- Task prompt
Using the entries that follow, state how many lines contain the word "California". The response is that number and nothing more.

- Source material
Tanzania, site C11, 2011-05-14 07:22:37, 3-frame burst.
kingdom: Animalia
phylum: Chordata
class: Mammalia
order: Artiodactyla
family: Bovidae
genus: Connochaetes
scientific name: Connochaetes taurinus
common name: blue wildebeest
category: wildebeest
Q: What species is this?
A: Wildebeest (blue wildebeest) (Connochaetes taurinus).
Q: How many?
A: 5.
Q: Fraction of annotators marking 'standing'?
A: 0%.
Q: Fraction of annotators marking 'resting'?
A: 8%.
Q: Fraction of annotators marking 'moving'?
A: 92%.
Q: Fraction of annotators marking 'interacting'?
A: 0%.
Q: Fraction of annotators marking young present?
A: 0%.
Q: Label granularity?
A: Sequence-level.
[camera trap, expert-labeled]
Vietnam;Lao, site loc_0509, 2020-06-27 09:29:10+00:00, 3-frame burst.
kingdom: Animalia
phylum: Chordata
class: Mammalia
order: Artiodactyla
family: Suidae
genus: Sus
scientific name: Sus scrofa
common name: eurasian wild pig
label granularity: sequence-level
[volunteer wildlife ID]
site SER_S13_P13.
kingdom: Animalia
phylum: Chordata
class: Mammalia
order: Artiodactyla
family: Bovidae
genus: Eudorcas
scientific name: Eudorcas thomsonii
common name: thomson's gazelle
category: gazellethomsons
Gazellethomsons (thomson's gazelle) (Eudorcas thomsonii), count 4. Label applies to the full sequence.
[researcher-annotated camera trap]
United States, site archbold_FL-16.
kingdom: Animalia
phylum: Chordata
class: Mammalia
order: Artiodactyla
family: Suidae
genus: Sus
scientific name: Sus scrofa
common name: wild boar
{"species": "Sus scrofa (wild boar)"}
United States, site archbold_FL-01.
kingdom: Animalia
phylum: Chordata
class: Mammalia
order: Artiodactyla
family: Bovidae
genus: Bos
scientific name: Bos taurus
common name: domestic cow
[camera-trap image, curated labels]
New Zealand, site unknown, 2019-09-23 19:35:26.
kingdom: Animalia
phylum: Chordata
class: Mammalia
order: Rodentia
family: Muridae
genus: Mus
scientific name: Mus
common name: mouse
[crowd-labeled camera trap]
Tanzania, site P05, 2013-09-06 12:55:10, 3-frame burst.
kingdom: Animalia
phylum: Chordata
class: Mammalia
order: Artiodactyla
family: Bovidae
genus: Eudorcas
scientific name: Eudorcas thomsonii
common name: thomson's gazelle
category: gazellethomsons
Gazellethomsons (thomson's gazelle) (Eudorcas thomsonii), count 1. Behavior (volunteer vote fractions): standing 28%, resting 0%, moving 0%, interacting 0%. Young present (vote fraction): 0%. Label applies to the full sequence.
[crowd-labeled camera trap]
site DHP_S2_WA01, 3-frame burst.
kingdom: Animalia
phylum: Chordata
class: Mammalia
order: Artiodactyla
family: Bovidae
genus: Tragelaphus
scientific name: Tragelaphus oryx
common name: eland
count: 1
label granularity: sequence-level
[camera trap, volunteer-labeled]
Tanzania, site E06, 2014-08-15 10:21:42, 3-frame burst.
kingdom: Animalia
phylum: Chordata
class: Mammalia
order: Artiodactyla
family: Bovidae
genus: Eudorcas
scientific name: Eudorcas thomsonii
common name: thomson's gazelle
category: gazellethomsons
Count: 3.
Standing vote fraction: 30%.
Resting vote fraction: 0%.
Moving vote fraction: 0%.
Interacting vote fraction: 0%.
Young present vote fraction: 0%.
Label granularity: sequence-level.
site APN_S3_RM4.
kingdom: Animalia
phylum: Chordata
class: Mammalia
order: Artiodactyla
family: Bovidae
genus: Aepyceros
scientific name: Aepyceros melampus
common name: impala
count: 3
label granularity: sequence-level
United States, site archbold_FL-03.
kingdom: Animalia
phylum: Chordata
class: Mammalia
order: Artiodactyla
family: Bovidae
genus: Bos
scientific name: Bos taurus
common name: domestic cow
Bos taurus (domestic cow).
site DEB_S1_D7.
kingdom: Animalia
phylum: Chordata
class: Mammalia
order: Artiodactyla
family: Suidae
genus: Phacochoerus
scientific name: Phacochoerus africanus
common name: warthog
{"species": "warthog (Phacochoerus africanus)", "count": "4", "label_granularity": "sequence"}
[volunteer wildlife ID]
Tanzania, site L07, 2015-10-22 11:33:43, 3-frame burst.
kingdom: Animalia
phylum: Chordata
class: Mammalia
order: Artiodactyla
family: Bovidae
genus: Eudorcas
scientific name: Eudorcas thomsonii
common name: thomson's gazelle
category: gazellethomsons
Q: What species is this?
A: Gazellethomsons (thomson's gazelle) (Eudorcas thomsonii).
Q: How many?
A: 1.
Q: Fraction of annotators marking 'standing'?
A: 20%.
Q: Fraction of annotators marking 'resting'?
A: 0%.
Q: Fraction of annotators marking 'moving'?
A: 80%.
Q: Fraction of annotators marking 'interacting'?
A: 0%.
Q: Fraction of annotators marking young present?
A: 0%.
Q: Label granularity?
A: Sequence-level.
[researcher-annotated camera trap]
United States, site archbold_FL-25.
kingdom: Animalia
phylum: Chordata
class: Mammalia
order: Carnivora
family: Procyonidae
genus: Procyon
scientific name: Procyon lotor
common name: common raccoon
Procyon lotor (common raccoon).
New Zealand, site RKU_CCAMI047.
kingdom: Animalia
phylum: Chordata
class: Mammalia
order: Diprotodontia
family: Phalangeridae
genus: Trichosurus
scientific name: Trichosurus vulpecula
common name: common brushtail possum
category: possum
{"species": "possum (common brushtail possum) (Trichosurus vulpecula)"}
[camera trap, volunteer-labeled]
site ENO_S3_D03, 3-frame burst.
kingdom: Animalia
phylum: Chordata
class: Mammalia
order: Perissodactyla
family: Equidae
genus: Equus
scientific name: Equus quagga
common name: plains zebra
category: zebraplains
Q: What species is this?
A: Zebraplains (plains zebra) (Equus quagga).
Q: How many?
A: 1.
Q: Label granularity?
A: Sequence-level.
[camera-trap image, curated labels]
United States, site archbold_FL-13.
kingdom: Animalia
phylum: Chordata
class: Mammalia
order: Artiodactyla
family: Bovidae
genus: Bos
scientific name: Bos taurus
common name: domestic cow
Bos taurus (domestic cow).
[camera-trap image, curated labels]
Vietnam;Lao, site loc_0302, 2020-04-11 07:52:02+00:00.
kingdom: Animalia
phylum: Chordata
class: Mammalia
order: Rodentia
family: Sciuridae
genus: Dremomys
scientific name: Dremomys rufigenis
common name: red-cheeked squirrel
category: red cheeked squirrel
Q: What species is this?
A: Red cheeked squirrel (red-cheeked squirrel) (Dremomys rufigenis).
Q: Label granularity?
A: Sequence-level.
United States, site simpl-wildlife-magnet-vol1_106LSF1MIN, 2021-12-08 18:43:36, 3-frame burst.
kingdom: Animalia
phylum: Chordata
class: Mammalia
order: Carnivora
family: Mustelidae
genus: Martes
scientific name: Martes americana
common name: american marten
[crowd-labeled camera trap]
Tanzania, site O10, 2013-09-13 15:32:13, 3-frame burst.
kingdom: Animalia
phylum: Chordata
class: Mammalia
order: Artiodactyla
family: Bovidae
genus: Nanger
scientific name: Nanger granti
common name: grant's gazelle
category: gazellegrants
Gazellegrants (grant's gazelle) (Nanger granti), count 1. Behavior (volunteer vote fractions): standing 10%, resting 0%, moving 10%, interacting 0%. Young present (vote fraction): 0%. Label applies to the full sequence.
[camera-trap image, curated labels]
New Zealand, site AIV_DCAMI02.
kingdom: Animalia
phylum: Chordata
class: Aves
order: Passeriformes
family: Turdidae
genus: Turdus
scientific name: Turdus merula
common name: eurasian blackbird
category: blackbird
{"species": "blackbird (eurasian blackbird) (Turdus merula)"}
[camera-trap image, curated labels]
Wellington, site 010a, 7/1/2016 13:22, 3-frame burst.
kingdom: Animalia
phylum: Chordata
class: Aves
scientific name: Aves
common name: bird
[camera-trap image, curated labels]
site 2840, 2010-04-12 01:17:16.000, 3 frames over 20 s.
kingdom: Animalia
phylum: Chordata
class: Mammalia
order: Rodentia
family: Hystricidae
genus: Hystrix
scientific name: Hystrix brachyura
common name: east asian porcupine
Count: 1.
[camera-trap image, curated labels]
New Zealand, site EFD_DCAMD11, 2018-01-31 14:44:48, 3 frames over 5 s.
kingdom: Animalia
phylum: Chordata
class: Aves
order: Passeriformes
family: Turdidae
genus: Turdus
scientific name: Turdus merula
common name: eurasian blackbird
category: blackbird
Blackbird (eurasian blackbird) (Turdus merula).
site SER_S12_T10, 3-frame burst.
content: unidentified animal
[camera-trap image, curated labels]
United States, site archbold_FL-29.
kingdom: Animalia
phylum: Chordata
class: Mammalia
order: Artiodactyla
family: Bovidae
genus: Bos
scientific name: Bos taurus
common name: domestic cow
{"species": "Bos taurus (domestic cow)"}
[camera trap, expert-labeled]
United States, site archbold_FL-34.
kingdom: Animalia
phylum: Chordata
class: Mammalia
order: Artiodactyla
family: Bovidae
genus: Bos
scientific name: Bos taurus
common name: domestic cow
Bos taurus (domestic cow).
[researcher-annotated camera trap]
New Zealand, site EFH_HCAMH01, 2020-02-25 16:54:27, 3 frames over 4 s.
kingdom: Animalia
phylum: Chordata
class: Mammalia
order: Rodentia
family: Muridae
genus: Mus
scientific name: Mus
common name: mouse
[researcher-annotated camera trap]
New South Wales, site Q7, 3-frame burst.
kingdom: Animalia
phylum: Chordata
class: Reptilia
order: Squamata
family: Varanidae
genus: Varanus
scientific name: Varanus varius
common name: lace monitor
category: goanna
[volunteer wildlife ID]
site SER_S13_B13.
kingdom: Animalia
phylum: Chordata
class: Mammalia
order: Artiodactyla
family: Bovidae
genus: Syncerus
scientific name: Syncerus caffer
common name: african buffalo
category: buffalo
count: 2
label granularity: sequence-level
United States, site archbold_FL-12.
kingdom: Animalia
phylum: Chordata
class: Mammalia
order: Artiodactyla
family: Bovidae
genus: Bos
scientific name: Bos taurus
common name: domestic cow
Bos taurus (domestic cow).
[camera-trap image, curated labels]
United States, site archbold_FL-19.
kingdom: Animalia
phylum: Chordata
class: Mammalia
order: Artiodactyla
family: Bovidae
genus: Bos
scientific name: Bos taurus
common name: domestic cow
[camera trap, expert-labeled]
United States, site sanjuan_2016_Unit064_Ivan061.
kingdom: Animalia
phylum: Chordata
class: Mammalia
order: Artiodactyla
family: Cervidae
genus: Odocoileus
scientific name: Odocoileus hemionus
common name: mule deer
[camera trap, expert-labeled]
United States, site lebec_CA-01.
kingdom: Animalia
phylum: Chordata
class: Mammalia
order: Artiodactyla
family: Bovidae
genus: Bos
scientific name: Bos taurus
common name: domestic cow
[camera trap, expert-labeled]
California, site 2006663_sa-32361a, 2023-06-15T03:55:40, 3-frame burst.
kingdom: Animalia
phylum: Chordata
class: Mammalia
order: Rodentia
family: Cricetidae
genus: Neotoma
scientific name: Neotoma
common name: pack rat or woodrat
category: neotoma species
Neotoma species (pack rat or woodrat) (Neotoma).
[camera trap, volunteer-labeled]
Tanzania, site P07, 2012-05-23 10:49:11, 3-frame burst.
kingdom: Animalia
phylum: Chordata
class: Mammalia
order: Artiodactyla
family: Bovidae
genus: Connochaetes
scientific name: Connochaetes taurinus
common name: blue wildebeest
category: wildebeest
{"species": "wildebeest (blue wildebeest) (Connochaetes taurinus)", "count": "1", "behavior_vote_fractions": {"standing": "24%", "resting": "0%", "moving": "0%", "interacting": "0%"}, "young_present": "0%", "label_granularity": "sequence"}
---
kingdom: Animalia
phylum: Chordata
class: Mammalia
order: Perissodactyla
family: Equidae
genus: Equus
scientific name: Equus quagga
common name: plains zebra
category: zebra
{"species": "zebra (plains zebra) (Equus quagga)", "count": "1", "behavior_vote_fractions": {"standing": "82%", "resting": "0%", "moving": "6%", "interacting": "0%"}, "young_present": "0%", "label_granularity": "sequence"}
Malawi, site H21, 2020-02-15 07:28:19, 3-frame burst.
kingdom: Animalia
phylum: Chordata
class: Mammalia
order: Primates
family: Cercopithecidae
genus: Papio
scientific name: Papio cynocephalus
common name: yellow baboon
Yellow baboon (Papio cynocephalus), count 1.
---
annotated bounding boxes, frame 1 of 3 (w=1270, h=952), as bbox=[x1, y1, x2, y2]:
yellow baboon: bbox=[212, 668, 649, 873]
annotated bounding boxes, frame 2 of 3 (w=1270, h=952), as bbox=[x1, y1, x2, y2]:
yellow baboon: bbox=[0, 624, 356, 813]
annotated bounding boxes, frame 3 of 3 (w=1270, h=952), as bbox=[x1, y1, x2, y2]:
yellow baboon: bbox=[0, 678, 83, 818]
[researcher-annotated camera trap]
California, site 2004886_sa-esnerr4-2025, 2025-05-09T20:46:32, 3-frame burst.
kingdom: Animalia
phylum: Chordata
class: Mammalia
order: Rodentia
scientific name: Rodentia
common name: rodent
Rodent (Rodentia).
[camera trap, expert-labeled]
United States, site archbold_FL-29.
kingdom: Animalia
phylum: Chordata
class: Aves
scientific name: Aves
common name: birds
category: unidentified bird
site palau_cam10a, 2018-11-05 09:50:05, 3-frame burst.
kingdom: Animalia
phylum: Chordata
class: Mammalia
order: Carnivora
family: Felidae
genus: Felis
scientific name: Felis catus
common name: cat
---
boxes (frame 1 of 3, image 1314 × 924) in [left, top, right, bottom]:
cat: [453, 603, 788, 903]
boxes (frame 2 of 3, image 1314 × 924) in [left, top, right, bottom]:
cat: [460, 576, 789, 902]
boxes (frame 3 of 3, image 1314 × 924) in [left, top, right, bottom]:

- Response area
2